不動産以外にも信用取引先物取引、FX、バイナリー等があります。これらは予め証券会社等の金融機関に証拠金を預け入れることで、その金額の数倍、数十倍の取引が可能となるものです。レバレッジを掛けた分だけ利益も大きくなりますが、失敗した時の損失も大きくなります。特に、先に挙げた取引は市場の急変によって大きく動いた場合、預け入れた証拠金を上回る損失を抱えるリスクがあります。実際はそのようにならないように多くの証券会社で一定の水準になったらポジションを強制的に決済するロスカットが設けられていますが、ロスカットが間に合わないくらい大きく市場が動いた場合は、損失を負い、証券会社等に不足分を支払う必要があります。

 

不動産投資における「レバレッジ」とは?
不動産は最もレバレッジ効果による恩恵を受けやすい投資対象です。FXや信用取引の場合、証拠金の◯倍と決まっていますが、不動産の場合は融資対象の不動産・個人の属性を見極めて融資するので自己資金の十数倍、数十倍程度の融資を受けることができます(逆に投資対象の不動産の担保価値がない(既存不適格・接道義務を満たさない等)。個人の信用属性が低い(低年収・債務滞納等によるブラックリスト化)と全く融資を受けることができません。)。不動産特有のメリットはもう一つあります。それは不動産という担保のお陰で個人が損失を負うリスクがFX・信用取引よりも低いということです。これは適正な価格で買うことが条件で、かなり割高な価格で不動産を購入してしまった場合は、売却額よりもローンの残債が多くなるため、損失を負うことがあります。
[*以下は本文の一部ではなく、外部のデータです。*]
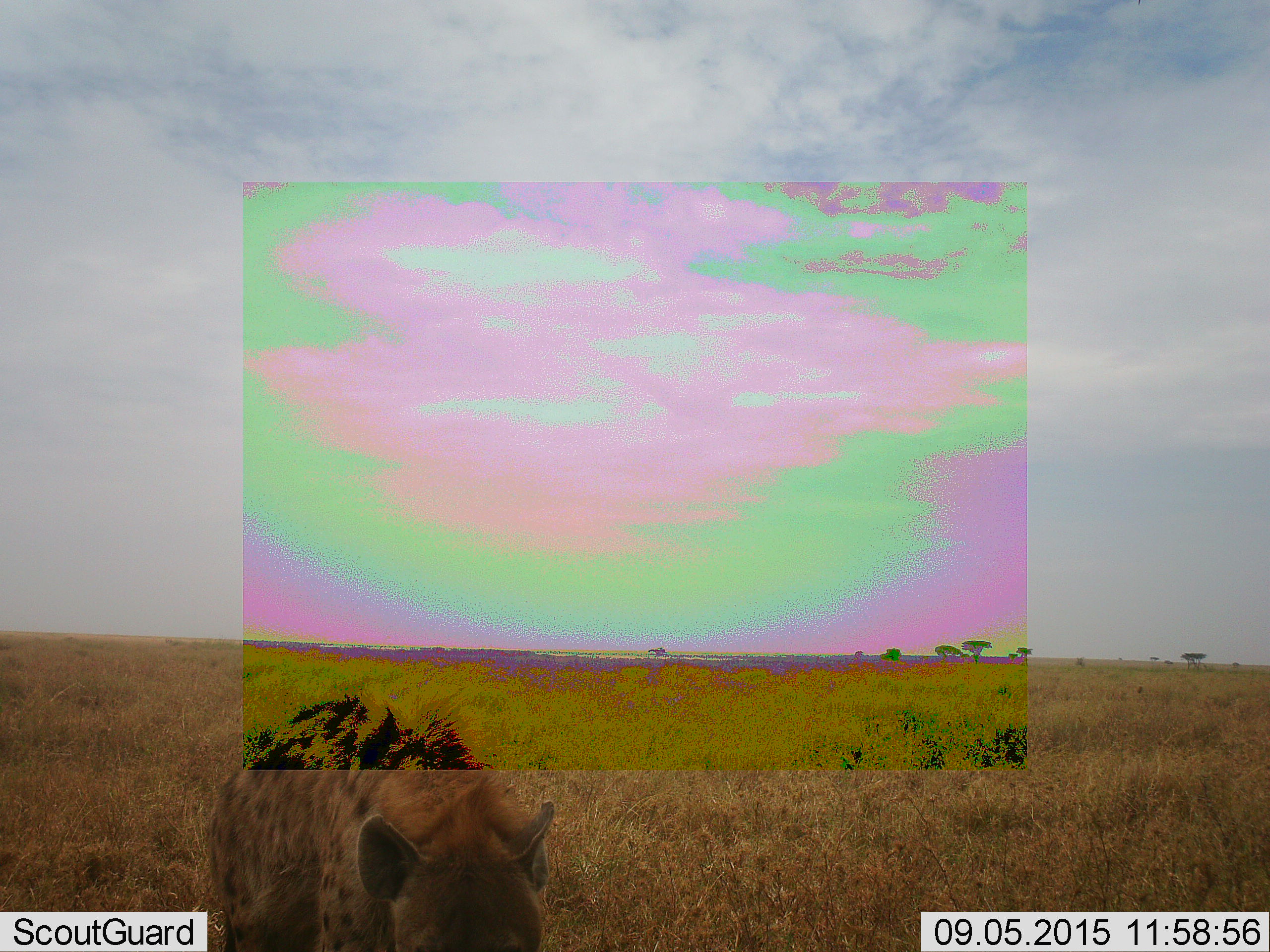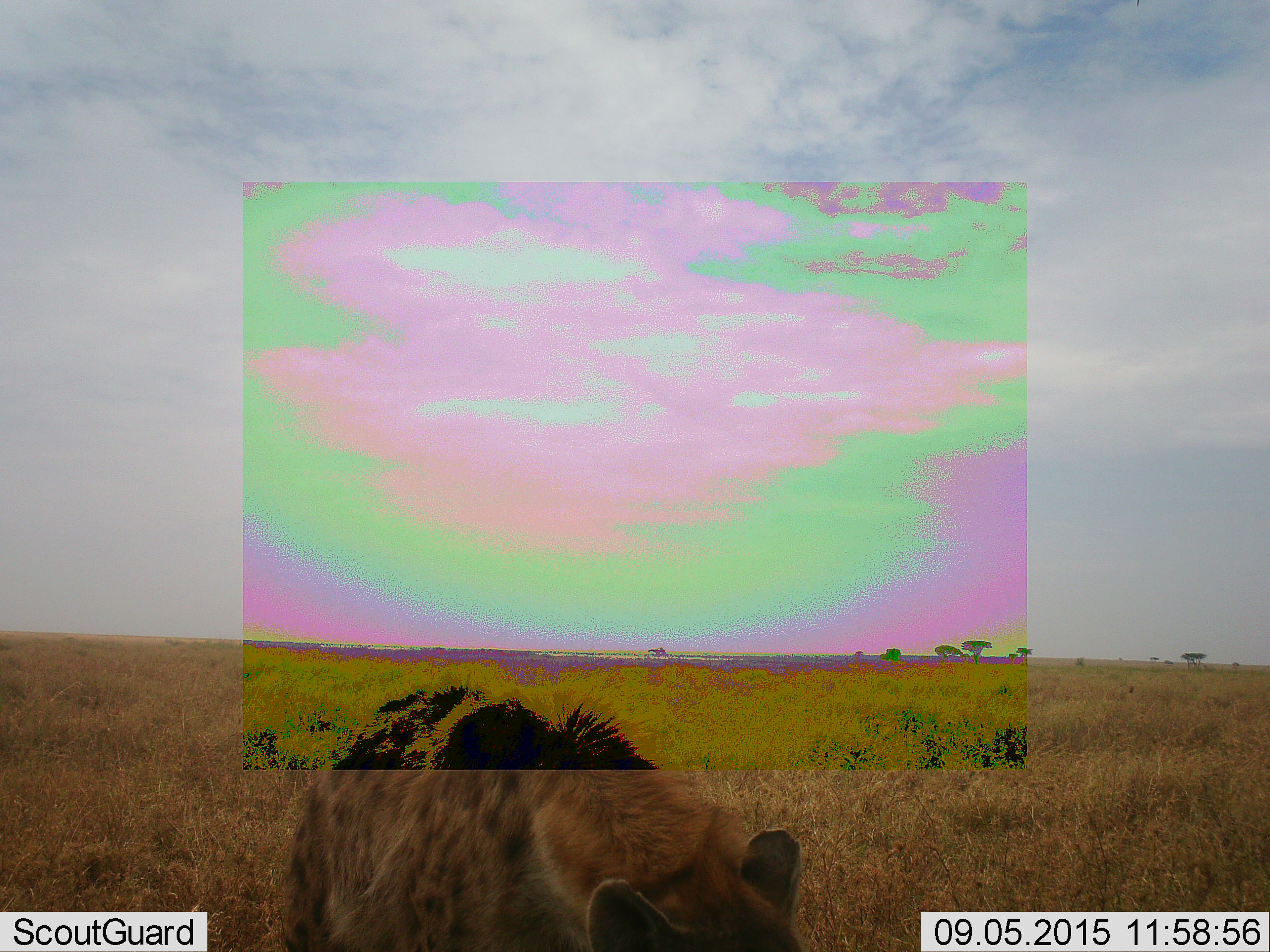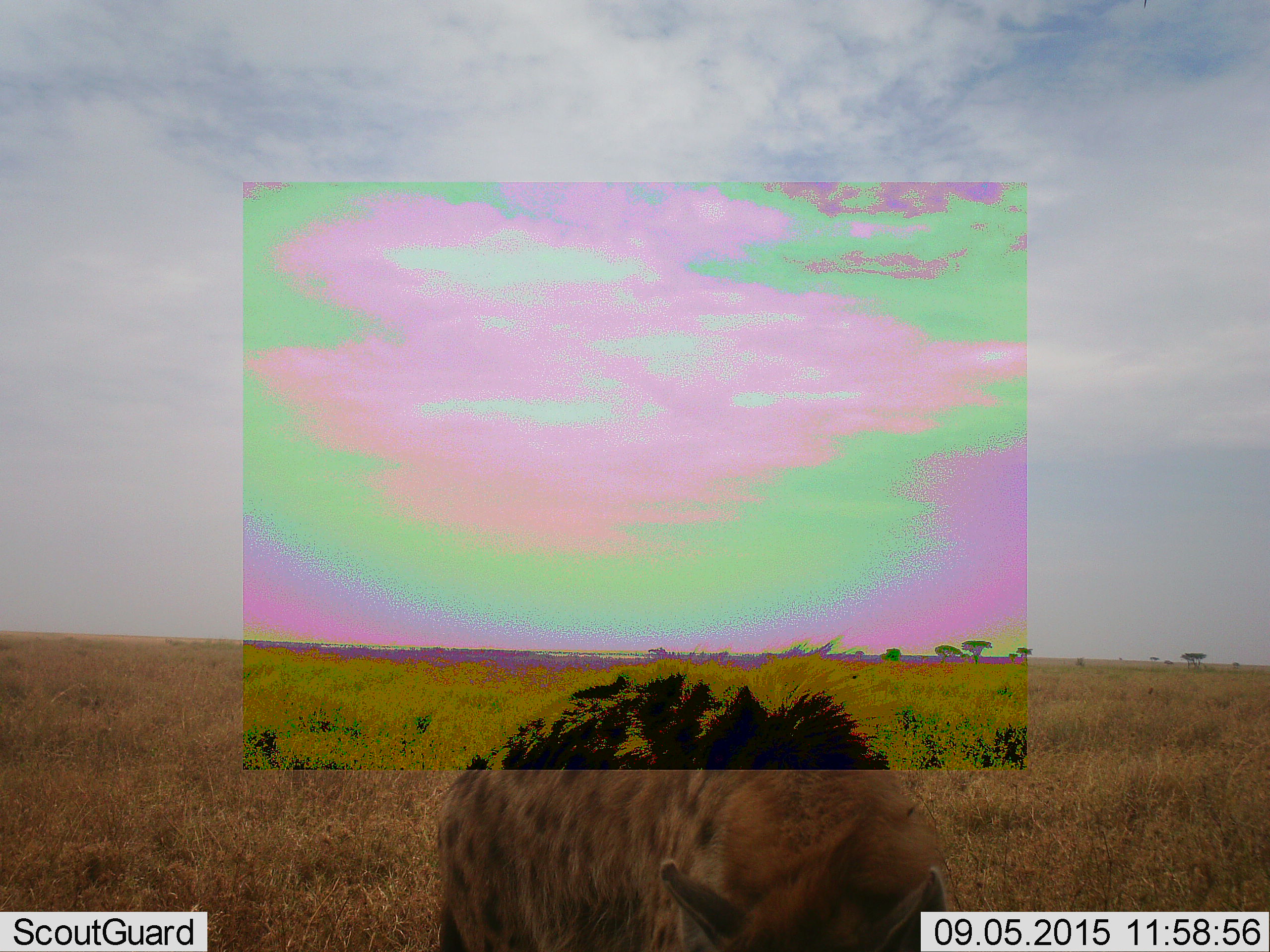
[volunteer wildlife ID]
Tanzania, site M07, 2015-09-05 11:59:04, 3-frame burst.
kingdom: Animalia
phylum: Chordata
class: Mammalia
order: Carnivora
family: Hyaenidae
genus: Crocuta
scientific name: Crocuta crocuta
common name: spotted hyena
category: hyenaspotted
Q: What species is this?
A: Hyenaspotted (spotted hyena) (Crocuta crocuta).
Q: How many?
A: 1.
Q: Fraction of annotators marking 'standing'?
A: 44%.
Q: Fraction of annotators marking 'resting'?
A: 0%.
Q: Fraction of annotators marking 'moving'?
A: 56%.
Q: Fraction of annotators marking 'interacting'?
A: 0%.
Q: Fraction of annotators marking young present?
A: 0%.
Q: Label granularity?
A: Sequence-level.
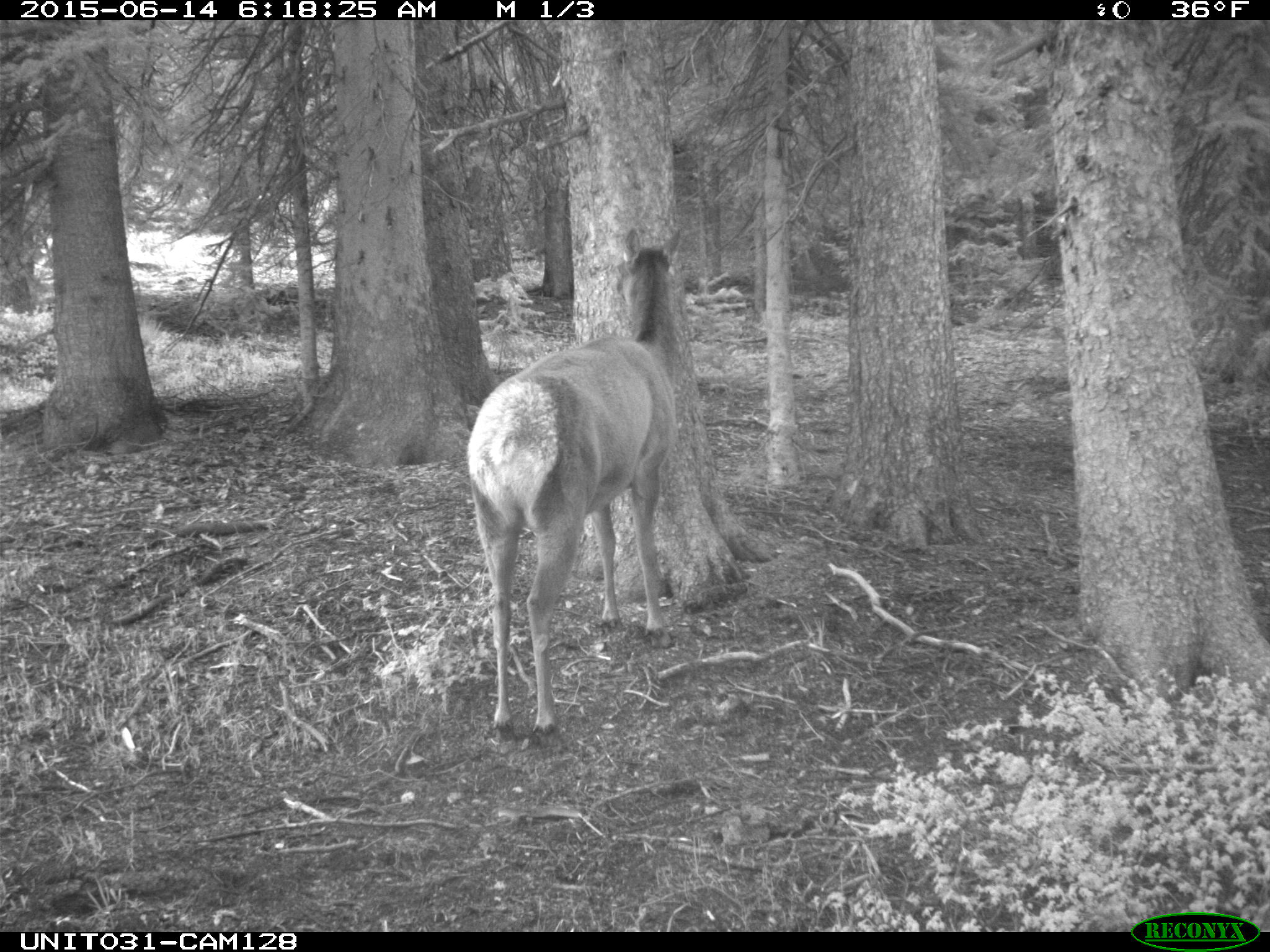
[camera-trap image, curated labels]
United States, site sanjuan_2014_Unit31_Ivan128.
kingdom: Animalia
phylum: Chordata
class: Mammalia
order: Artiodactyla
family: Cervidae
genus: Cervus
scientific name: Cervus elaphus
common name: red deer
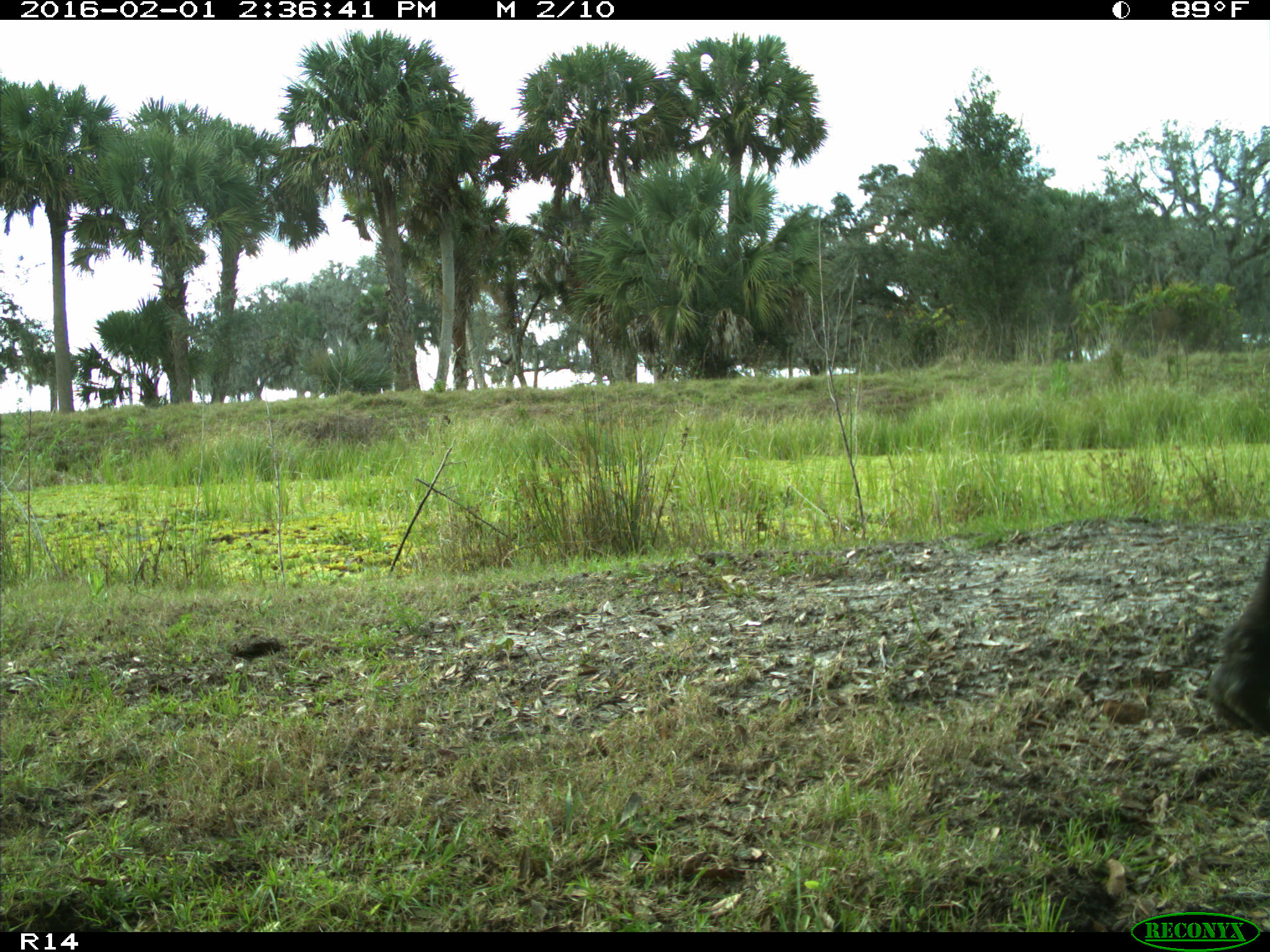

筆者もこれまで2回売却したことがありますが、いずれも残債+諸経費よりも高い値段で売却しています。
レバレッジ効果によって、自己資金を手元に置いたまま融資を受けることができ、新たな事業拡大の資金にしたり、突発的な支出(修繕等)に備えたりすることが出来るのです。

 

最後に筆者の不動産投資におけるレバレッジ効果ですが、2棟とも投下資金に対する利回りは20%以上となっております。そのお陰で非常に高い利回りとなっており、2014年に購入したアパートは購入から6年で投下資金の回収が完了しています。

 

これから不動産投資を行う人は自己資金を全て頭金に入れるのではなく、融資を受けることによるレバレッジ効果のことも考えてみてはどうでしょうか?

本日もお付き合い頂きありがとうございました。